DMHS Peer Support Coordinator Mark Bouwmeester highlights the influence Peer Support services exert on the mental health service system. “Peer Support’s advisory role at DMHS and in the community is an essential part of their work. We advocate for those we support at meetings, on various committees and by promoting positive change through the system.”
Several DMHS Peer Support Specialists commented on the value of Peer Support. What they said aptly describes the unique perspective and contribution of Peer Support.
- ” As a staff member, I am a leader; but as a peer, I am one of the group. We learn together and work side-by-side and I am part of the New Winds family.”
- ” We challenge the status quo and advocate from the peer level to ensure everyone’s voice is heard and their needs are met.”
- “When people are calling in to Crisis for the first time, it is a comfort to them to know they can be connected right away to someone who has lived in their shoes and has been where they are; also, since there is no formal referral process, I am always just a phone call away from reconnecting and re-establishing a relationship.”
- “Our shared experience can make possible a deeper level of empathy and connection.”

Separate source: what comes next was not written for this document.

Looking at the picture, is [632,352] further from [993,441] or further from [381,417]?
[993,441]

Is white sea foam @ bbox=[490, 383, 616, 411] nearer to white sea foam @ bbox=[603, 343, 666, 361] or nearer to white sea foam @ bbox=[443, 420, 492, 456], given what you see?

- “Peers can really communicate to clients: ‘ I might be the professional but you are the expert on your own life and on your own situation and will be the one deciding what recovery looks like for you.’ Sometimes people don’t realize how much control they have; I like to emphasize, “You have the ability at this very moment to decide what path your life is going to take.”
- “Peers provide a sense of hope – someone else has been through this and got it through it with their health and their hopeful future intact; it helps people to see that there is a future, that anything is possible.”
- “People often come to service feeling discouraged and disempowered, looking for solutions from others; peer examples and encouragement can help them see and embrace the power they retain to shape their own lives.”